Today, my grandmother lies dying in a hospital bed. Is she dying? We are all dying. She is in a hospice; they have given her last rites. She went in for pneumonia, at age 99, and the family members, circling me with their Facebook updates and elsewhere, predicted this was to be her last stop. Me, 8,000 miles away, I wanted to make a connection to that possibility. I got the number of the hospital and room she was staying in. I rehearsed in front of the phone. I thought about what to say to my grandmother, who looked after me for years when I was three, four, five, when my mother would drop me off in the morning and go to work, until I started attending school and saw her less often.

My grandmother I pictured in a room with avocado-green walls (or possibly baby blue); a simple room with Venetian blinds slanting against fresh, useless sunlight; machines that are quiet, metallic and dark, with tubes feeding into her at various places. I had to invent these details, just as I would have to imagine what a planet made of diamond looks like, building it up from the knowledge I had.

In my grandmother’s case, it was a nurse’s assistant who answered the phone and helped place a headset piece in her ear. I imagined the headset to be black and plastic. I began to speak, having been warned that she might not recognize me or my voice, and urging me to shout because her hearing had grown worse.

I explained who I was; tried to be cheery as I asked how she was doing. And all I could hear were gurgles, question marks blurting out into the air. She could not speak; I tried talking louder. The connection was not bad; I could actually hear the air circulating in the room. But the distance felt vast.

I thought about the many times my grandmother had prepared lunch and dinner for me and her husband, my Pépère, before he headed off to a paper mill for a nightly shift around 7 p.m. I remembered sitting in front of her TV most days, after the afternoon soap operas were done — watching Batman, usually, and sometimes the early CBS Evening News — before my mom would pick me up. I remember watching the moon landing in 1969 on that TV, and the Beatles in Help!

It occurred to me that this person’s, my grandmother’s, actual connection with my life would soon be flickering out. Yes, we still have our memories, but then we always had those, didn’t we? It’s a pedestrian observation, perhaps, to those who have experienced greater, more immediate loss in their lives — parents, friends, etc. But loss is loss. We experience it on a personal level, feeling the people orbiting our lives slowly lifting off and drifting out into the darkness. We begin to realize it will happen to everybody we know, ending with ourselves.
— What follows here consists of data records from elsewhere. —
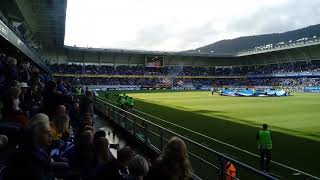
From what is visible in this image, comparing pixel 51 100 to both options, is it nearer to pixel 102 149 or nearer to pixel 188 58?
pixel 102 149

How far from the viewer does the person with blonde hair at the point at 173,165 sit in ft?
12.0

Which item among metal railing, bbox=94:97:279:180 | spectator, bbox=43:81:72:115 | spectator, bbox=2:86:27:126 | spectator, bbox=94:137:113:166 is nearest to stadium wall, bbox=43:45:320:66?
metal railing, bbox=94:97:279:180

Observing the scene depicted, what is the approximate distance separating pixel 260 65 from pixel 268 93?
155 ft

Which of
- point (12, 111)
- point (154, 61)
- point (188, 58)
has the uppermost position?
point (188, 58)

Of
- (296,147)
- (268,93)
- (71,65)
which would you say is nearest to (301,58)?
(268,93)

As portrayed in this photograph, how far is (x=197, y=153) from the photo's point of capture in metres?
12.1

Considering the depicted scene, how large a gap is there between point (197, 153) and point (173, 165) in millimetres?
8583

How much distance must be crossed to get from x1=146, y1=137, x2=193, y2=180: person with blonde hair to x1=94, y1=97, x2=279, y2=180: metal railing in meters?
1.35

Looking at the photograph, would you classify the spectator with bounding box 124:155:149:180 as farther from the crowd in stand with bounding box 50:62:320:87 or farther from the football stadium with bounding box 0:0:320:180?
the crowd in stand with bounding box 50:62:320:87

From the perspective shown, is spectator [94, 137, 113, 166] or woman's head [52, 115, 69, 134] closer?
spectator [94, 137, 113, 166]

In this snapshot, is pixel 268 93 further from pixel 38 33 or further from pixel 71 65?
pixel 71 65

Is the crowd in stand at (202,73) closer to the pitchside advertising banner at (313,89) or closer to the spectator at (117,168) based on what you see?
the pitchside advertising banner at (313,89)

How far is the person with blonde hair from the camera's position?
144 inches

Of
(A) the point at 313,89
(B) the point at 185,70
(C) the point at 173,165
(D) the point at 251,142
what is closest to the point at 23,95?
(C) the point at 173,165
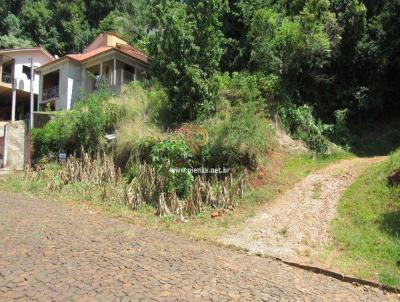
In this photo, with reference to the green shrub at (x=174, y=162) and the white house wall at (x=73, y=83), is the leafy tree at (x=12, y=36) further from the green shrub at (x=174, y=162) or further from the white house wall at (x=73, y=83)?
the green shrub at (x=174, y=162)

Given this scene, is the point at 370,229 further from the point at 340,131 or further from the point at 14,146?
the point at 14,146

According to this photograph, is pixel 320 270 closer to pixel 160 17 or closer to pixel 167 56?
pixel 167 56

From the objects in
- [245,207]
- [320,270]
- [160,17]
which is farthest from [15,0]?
[320,270]

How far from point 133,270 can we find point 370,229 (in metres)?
5.53

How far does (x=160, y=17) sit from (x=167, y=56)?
1708 mm

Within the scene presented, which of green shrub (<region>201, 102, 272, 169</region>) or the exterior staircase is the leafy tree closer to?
the exterior staircase

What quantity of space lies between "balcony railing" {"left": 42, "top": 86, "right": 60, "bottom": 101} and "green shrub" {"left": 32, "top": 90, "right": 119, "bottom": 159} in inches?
350

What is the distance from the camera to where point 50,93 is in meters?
28.0

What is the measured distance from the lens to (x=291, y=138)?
15.5 metres

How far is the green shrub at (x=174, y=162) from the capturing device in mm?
11781

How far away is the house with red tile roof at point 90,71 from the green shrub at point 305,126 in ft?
37.5

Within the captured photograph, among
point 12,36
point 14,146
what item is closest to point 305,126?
point 14,146

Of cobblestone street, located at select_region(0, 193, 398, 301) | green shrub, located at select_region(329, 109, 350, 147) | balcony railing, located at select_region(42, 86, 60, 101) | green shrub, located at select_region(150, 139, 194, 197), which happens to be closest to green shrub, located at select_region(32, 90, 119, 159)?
green shrub, located at select_region(150, 139, 194, 197)

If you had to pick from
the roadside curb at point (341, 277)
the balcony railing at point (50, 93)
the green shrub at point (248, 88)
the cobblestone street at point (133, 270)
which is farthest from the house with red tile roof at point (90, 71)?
the roadside curb at point (341, 277)
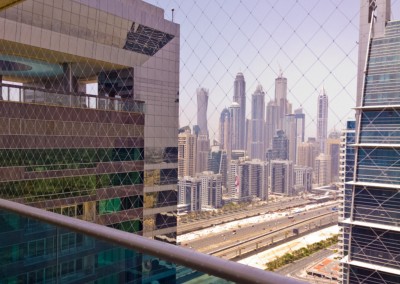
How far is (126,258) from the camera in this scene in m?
0.69

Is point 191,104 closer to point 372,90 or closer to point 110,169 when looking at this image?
point 372,90

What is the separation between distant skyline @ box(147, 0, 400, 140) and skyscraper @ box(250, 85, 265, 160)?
8 centimetres

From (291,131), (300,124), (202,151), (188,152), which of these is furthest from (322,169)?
(188,152)

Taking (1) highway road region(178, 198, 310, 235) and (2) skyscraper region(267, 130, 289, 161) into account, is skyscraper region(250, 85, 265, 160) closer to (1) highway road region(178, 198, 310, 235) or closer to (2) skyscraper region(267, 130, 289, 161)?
(2) skyscraper region(267, 130, 289, 161)

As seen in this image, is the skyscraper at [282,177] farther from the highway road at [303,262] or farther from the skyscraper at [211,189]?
the highway road at [303,262]

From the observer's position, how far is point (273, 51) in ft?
12.4

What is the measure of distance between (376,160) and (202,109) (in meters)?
3.09

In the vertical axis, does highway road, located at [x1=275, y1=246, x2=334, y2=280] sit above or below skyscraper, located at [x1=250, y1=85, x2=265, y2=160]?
below

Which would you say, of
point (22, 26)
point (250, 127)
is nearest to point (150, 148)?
point (22, 26)

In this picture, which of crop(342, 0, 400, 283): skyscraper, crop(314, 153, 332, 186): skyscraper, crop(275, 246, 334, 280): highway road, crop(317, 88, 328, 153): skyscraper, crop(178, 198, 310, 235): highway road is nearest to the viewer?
crop(317, 88, 328, 153): skyscraper

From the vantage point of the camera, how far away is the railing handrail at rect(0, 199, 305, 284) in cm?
47

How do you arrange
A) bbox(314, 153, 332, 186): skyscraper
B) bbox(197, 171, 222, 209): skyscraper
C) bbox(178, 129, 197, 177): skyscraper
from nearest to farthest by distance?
bbox(314, 153, 332, 186): skyscraper
bbox(178, 129, 197, 177): skyscraper
bbox(197, 171, 222, 209): skyscraper

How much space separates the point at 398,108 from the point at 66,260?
565 cm

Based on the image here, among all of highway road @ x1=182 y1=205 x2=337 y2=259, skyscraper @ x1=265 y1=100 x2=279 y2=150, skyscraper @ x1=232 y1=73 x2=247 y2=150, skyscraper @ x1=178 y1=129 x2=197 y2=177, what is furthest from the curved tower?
highway road @ x1=182 y1=205 x2=337 y2=259
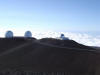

I decided to just go for it, blurting out “MEMERE, I LOVE YOU! I’M NOT SURE I’LL SEE YOU AGAIN! BUT YOU TOOK CARE OF ME WHEN I WAS A KID, AND I WISH THAT YOU FEEL AT PEACE, WHATEVER HAPPENS! WE LOVE YOU!”

I was shouting into the phone then, on my feet, barreling my voice into a cradle of plastic, hoping it would be understood some 8,000 miles away. It was like speaking into a deep well, calling to the depths of space, looking for signs of life, expecting a comforting response. If we can believe in a planet made of diamonds — a place we’ll never see with our own eyes — we should be able to believe in that much, at least.